Japan’s Prime Minister Shinzo Abe announced his “womenomics” policy to get more women working and into decision-making positions. The move could alleviate some of Japan’s gender inequality issues, but the overarching goals are purely economic.

Japan currently has less women in Parliament than even Saudi Arabia or Bangladesh, according to Bloomberg. Likewise, women hold fewer management positions than in other developed countries, even though they make up the majority of part-time and contract workers.

Abe hopes to fix at least some of those problems. His new affirmative action laws, which passed through parliament with a 230-1 vote, will force companies with over 300 employees to set numerical targets for how many women they will hire and promote into management positions. Then the companies will have to make those targets public by April, 2016, along with their current ratios.

Abe announced the plans on Friday.

“This is the first step toward putting women into positions that have decision-making authority. Japan has moved forward onto a new stage.”

Japan has largely stood alone among developed countries in its poor workplace gender equality.

Political scientist Mari Miura, from Tokyo’s Sophia University, explained that other countries used to have few women in decision making positions too.

“Other countries have implemented lots of mechanisms to increase the number of women and Japan hasn’t done anything. That’s why Japan lags so far behind.”

According to a report quoted by the Wall Street Journal, Japan could raise its GDP 13 percent by closing the gender gap.

But Abe’s plan is dedicated more to averting disaster rather than just boosting the country.

With perilously low birth rates, Japan’s workforce is set to fall by half by 2060. Even with the majority of part-time jobs being held by women, less than 64 percent participated in the workforce. Tapping that group should help alleviate the drop in working people.

Still that plan may backfire.

As lawmaker Seiko Noda pointed out, mothers face a lot of disadvantages in the workplace, such as a lack of childcare. That might mean the birth rate will drop even more if women can find satisfying careers that don’t allow time for raising a family.

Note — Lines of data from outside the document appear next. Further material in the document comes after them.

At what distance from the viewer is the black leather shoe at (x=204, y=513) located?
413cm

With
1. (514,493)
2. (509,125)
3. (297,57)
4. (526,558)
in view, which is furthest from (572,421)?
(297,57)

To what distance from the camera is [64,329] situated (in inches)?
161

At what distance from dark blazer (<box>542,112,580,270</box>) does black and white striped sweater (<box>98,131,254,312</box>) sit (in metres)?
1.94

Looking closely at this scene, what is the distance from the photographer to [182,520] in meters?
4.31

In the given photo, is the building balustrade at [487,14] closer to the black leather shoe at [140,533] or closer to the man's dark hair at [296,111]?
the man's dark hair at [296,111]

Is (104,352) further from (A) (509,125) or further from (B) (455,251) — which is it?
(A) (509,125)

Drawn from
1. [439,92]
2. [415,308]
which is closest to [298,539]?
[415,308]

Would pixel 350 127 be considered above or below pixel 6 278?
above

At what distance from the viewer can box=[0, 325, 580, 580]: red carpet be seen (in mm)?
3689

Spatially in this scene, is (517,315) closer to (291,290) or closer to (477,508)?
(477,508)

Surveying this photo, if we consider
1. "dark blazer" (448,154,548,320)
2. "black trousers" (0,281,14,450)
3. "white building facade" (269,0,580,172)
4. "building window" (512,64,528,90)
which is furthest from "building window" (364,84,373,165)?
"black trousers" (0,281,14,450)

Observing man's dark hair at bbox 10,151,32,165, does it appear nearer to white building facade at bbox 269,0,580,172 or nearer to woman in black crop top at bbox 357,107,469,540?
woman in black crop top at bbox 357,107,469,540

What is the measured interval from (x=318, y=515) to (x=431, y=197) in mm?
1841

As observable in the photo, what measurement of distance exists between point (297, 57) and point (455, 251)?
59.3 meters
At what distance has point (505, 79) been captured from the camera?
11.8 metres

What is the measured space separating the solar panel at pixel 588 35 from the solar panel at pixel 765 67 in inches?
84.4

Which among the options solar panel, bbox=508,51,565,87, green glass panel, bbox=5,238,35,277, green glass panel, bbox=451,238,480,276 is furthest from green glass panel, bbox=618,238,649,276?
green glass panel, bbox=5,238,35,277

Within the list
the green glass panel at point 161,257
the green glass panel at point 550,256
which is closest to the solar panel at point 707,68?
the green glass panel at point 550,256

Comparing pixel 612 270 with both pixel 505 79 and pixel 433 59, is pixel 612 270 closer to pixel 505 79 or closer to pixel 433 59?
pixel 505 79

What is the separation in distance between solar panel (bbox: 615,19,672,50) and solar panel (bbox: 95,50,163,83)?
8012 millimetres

Noda said in an interview last month that having more women in government would help put pressure on lawmakers to find solutions to those problems.

“If you want children to be born, you need women. But their voices have not been heard. So no one has dealt with all the issues surrounding children and we are facing this fatal problem.”

Women could help save Japan from a looming budget crunch as fewer and fewer workers support the aging population, but only if the new policies are successful.